Supplied material
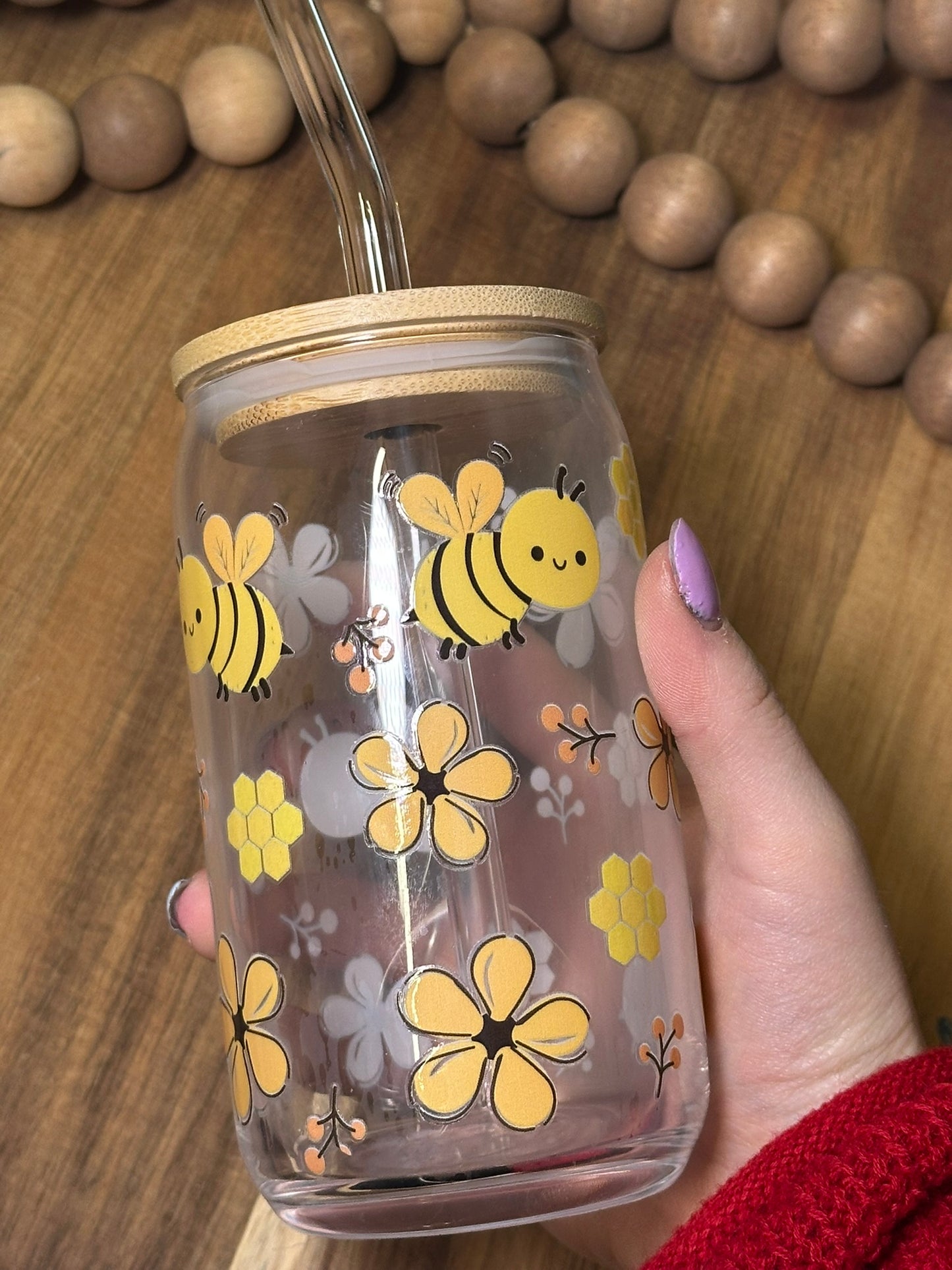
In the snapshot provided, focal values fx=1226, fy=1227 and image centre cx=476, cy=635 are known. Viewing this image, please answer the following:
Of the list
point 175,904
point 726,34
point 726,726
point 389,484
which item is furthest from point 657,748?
point 726,34

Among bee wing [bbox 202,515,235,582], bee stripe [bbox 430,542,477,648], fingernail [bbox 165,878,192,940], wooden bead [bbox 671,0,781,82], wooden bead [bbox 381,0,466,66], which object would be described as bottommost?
fingernail [bbox 165,878,192,940]

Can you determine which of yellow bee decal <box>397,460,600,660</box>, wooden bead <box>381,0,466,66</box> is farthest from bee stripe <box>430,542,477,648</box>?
wooden bead <box>381,0,466,66</box>

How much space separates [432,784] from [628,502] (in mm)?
143

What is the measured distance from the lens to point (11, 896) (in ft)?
1.98

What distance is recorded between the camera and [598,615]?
460 mm

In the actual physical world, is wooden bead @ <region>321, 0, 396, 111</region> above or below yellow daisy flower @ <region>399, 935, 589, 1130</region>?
above

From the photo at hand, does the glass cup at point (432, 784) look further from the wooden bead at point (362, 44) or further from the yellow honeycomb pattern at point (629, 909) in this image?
the wooden bead at point (362, 44)

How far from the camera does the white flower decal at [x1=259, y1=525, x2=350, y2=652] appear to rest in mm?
441

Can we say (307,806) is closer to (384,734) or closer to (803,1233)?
(384,734)

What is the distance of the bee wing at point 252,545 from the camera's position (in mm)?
452

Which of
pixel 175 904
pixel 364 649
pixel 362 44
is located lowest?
pixel 175 904

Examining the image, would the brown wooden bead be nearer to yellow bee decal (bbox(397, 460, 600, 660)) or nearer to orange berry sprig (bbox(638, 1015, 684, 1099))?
yellow bee decal (bbox(397, 460, 600, 660))

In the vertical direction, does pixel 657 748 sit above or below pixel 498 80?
below

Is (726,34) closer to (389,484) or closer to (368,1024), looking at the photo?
(389,484)
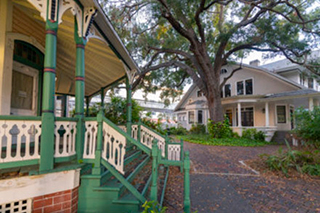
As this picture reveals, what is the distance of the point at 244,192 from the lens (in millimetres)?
4156

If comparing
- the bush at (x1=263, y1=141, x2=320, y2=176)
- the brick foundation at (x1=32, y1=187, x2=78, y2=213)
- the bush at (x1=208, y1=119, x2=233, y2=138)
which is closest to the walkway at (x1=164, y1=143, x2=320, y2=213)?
the bush at (x1=263, y1=141, x2=320, y2=176)

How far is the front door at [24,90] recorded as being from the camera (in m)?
3.90

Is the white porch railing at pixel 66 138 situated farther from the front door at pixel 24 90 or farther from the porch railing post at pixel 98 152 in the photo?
the front door at pixel 24 90

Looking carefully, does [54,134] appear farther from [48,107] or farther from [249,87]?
[249,87]

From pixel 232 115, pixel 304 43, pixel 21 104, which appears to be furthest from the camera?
pixel 232 115

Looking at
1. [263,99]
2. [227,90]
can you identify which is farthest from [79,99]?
[227,90]

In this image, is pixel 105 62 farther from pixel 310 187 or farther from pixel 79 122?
pixel 310 187

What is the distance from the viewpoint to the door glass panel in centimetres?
390

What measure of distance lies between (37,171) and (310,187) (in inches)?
244

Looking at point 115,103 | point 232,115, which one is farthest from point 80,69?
point 232,115

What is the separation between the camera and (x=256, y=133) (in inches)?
541

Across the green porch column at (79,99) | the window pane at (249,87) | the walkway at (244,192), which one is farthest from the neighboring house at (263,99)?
the green porch column at (79,99)

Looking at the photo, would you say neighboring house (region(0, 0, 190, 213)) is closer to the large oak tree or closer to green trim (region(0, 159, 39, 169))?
green trim (region(0, 159, 39, 169))

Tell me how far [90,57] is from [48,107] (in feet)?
11.5
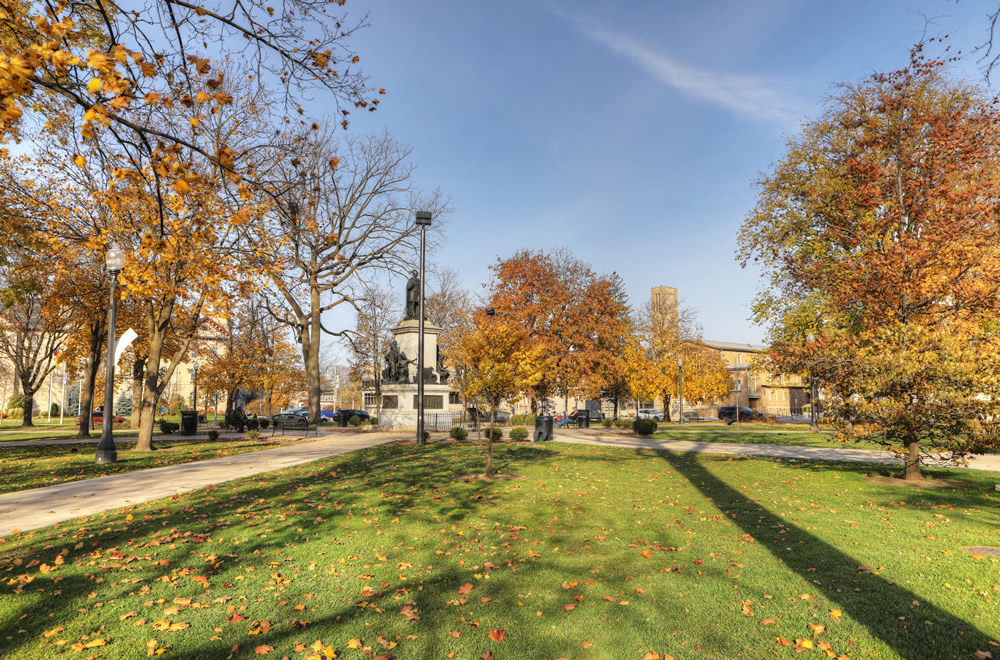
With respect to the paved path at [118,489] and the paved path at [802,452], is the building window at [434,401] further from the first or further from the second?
the paved path at [118,489]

Instructions for the task
Give every record back exactly as it reads, with no images.

Reply to the exercise
In the snapshot provided, focal values fx=1226, fy=1227 and image centre cx=476, cy=635 are known. Viewing this image, please answer the following:
Of the list
point 175,904
point 726,34
point 726,726
point 389,484
which item is furthest from point 657,748?
point 726,34

Among bee wing [bbox 202,515,235,582], bee stripe [bbox 430,542,477,648], fingernail [bbox 165,878,192,940], wooden bead [bbox 671,0,781,82], wooden bead [bbox 381,0,466,66], which object would be described as bottommost?
fingernail [bbox 165,878,192,940]

Can you determine which of yellow bee decal <box>397,460,600,660</box>, wooden bead <box>381,0,466,66</box> is farthest from bee stripe <box>430,542,477,648</box>?
wooden bead <box>381,0,466,66</box>

How much space separates [432,784] from [628,502] (in mm)?
143

What is the measured distance from the lens to point (11, 896) (in ft)?
1.98

What distance is recorded between the camera and [598,615]?
460 mm

In the actual physical world, is wooden bead @ <region>321, 0, 396, 111</region> above or below yellow daisy flower @ <region>399, 935, 589, 1130</region>?
above

From the photo at hand, does the glass cup at point (432, 784) look further from the wooden bead at point (362, 44) or further from the yellow honeycomb pattern at point (629, 909) in this image?
the wooden bead at point (362, 44)

How far from the camera does the white flower decal at [x1=259, y1=525, x2=350, y2=652] appear to rest in mm?
441

Can we say (307,806) is closer to (384,734) or closer to (803,1233)?
(384,734)

What is the distance of the bee wing at point 252,545 from the camera's position (in mm)?
452

Which of
pixel 175 904
pixel 364 649
pixel 362 44
is located lowest?
pixel 175 904

Examining the image, would the brown wooden bead be nearer to yellow bee decal (bbox(397, 460, 600, 660)) or nearer to orange berry sprig (bbox(638, 1015, 684, 1099))?
yellow bee decal (bbox(397, 460, 600, 660))

In the vertical direction, does pixel 657 748 sit above or below pixel 498 80?
below

Is (726,34) closer to (389,484) or closer to (368,1024), looking at the photo?
(389,484)
As this picture reveals, what is the distance of the point at 244,192 from the lens (in millimetres)?
4156

If comparing
- the bush at (x1=263, y1=141, x2=320, y2=176)
- the brick foundation at (x1=32, y1=187, x2=78, y2=213)
- the bush at (x1=208, y1=119, x2=233, y2=138)
which is closest to the walkway at (x1=164, y1=143, x2=320, y2=213)?
the bush at (x1=263, y1=141, x2=320, y2=176)

How far is the front door at [24,90] recorded as being from the camera (in m)?
3.90

Is the white porch railing at pixel 66 138 situated farther from the front door at pixel 24 90 or farther from the porch railing post at pixel 98 152 in the photo?
the front door at pixel 24 90

Looking carefully, does [54,134] appear farther from [48,107] or farther from [249,87]?
[249,87]

From pixel 232 115, pixel 304 43, pixel 21 104, which appears to be furthest from the camera?
pixel 232 115

Looking at
1. [263,99]
2. [227,90]
can you identify which is farthest from [79,99]?
[227,90]

In this image, is pixel 105 62 farther from pixel 310 187 or farther from pixel 79 122?
pixel 310 187

What is the distance from the viewpoint to the door glass panel in centimetres?
390

What measure of distance lies between (37,171) and (310,187) (in inches)?
244

Looking at point 115,103 | point 232,115, which one is farthest from point 80,69?
point 232,115

What is the separation between the camera and (x=256, y=133) (in inches)?
541

Across the green porch column at (79,99) | the window pane at (249,87) | the walkway at (244,192), which one is farthest from the neighboring house at (263,99)?
the green porch column at (79,99)

Looking at the photo, would you say neighboring house (region(0, 0, 190, 213)) is closer to the large oak tree or closer to green trim (region(0, 159, 39, 169))?
green trim (region(0, 159, 39, 169))

Tell me how far [90,57] is from [48,107] (in feet)?
11.5
With respect to the paved path at [118,489] and the paved path at [802,452], is the building window at [434,401] further from the first or further from the second?
the paved path at [118,489]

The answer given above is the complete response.